● **What the task asks**:
Below you will find a set of lines. Repeat them all exactly.

(Saved entries)
------------------------------------------------------------
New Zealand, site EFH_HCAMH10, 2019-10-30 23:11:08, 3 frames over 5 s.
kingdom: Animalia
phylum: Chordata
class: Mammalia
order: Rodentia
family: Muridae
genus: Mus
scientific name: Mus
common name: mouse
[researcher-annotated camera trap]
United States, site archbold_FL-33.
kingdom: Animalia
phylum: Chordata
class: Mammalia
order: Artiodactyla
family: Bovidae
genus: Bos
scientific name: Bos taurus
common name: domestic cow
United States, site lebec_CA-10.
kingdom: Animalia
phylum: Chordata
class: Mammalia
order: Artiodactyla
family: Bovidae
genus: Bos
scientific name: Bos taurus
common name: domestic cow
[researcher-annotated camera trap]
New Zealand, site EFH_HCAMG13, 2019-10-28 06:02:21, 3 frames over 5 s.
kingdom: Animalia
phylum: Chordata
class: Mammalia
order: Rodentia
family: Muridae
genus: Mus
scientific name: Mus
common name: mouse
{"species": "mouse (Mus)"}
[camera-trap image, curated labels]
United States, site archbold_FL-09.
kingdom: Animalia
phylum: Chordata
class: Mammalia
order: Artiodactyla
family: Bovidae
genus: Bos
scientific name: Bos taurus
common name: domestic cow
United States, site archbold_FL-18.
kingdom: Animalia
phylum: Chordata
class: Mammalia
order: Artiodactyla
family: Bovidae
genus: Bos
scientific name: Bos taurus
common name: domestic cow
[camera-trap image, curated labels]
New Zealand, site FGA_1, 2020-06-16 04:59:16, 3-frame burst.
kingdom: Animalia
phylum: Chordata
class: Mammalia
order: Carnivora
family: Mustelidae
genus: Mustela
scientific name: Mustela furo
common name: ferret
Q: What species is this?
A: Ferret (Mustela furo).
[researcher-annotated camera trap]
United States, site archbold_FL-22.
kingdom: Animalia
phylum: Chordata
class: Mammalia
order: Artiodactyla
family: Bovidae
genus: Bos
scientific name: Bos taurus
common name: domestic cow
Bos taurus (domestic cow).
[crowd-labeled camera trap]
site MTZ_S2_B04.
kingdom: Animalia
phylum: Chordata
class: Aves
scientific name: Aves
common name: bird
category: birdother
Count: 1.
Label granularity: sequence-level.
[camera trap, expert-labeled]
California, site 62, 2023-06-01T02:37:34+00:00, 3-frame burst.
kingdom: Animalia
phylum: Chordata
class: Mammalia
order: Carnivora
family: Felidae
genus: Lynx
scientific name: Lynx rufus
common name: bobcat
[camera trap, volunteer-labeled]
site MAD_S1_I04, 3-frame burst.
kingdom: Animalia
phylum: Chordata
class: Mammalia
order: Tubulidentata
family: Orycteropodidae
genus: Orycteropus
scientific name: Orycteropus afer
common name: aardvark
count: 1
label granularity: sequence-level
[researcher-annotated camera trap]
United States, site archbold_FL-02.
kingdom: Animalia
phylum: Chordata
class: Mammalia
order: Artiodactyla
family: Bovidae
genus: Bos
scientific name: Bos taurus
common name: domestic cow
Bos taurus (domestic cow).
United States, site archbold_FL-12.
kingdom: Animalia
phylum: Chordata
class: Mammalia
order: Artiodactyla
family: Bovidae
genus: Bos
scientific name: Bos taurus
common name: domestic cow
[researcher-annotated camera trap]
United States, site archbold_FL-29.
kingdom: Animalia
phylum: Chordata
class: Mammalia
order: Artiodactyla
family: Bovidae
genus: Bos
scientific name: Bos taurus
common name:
------------------------------------------------------------
● **Output of the task**:
New Zealand, site EFH_HCAMH10, 2019-10-30 23:11:08, 3 frames over 5 s.
kingdom: Animalia
phylum: Chordata
class: Mammalia
order: Rodentia
family: Muridae
genus: Mus
scientific name: Mus
common name: mouse
[researcher-annotated camera trap]
United States, site archbold_FL-33.
kingdom: Animalia
phylum: Chordata
class: Mammalia
order: Artiodactyla
family: Bovidae
genus: Bos
scientific name: Bos taurus
common name: domestic cow
United States, site lebec_CA-10.
kingdom: Animalia
phylum: Chordata
class: Mammalia
order: Artiodactyla
family: Bovidae
genus: Bos
scientific name: Bos taurus
common name: domestic cow
[researcher-annotated camera trap]
New Zealand, site EFH_HCAMG13, 2019-10-28 06:02:21, 3 frames over 5 s.
kingdom: Animalia
phylum: Chordata
class: Mammalia
order: Rodentia
family: Muridae
genus: Mus
scientific name: Mus
common name: mouse
{"species": "mouse (Mus)"}
[camera-trap image, curated labels]
United States, site archbold_FL-09.
kingdom: Animalia
phylum: Chordata
class: Mammalia
order: Artiodactyla
family: Bovidae
genus: Bos
scientific name: Bos taurus
common name: domestic cow
United States, site archbold_FL-18.
kingdom: Animalia
phylum: Chordata
class: Mammalia
order: Artiodactyla
family: Bovidae
genus: Bos
scientific name: Bos taurus
common name: domestic cow
[camera-trap image, curated labels]
New Zealand, site FGA_1, 2020-06-16 04:59:16, 3-frame burst.
kingdom: Animalia
phylum: Chordata
class: Mammalia
order: Carnivora
family: Mustelidae
genus: Mustela
scientific name: Mustela furo
common name: ferret
Q: What species is this?
A: Ferret (Mustela furo).
[researcher-annotated camera trap]
United States, site archbold_FL-22.
kingdom: Animalia
phylum: Chordata
class: Mammalia
order: Artiodactyla
family: Bovidae
genus: Bos
scientific name: Bos taurus
common name: domestic cow
Bos taurus (domestic cow).
[crowd-labeled camera trap]
site MTZ_S2_B04.
kingdom: Animalia
phylum: Chordata
class: Aves
scientific name: Aves
common name: bird
category: birdother
Count: 1.
Label granularity: sequence-level.
[camera trap, expert-labeled]
California, site 62, 2023-06-01T02:37:34+00:00, 3-frame burst.
kingdom: Animalia
phylum: Chordata
class: Mammalia
order: Carnivora
family: Felidae
genus: Lynx
scientific name: Lynx rufus
common name: bobcat
[camera trap, volunteer-labeled]
site MAD_S1_I04, 3-frame burst.
kingdom: Animalia
phylum: Chordata
class: Mammalia
order: Tubulidentata
family: Orycteropodidae
genus: Orycteropus
scientific name: Orycteropus afer
common name: aardvark
count: 1
label granularity: sequence-level
[researcher-annotated camera trap]
United States, site archbold_FL-02.
kingdom: Animalia
phylum: Chordata
class: Mammalia
order: Artiodactyla
family: Bovidae
genus: Bos
scientific name: Bos taurus
common name: domestic cow
Bos taurus (domestic cow).
United States, site archbold_FL-12.
kingdom: Animalia
phylum: Chordata
class: Mammalia
order: Artiodactyla
family: Bovidae
genus: Bos
scientific name: Bos taurus
common name: domestic cow
[researcher-annotated camera trap]
United States, site archbold_FL-29.
kingdom: Animalia
phylum: Chordata
class: Mammalia
order: Artiodactyla
family: Bovidae
genus: Bos
scientific name: Bos taurus
common name:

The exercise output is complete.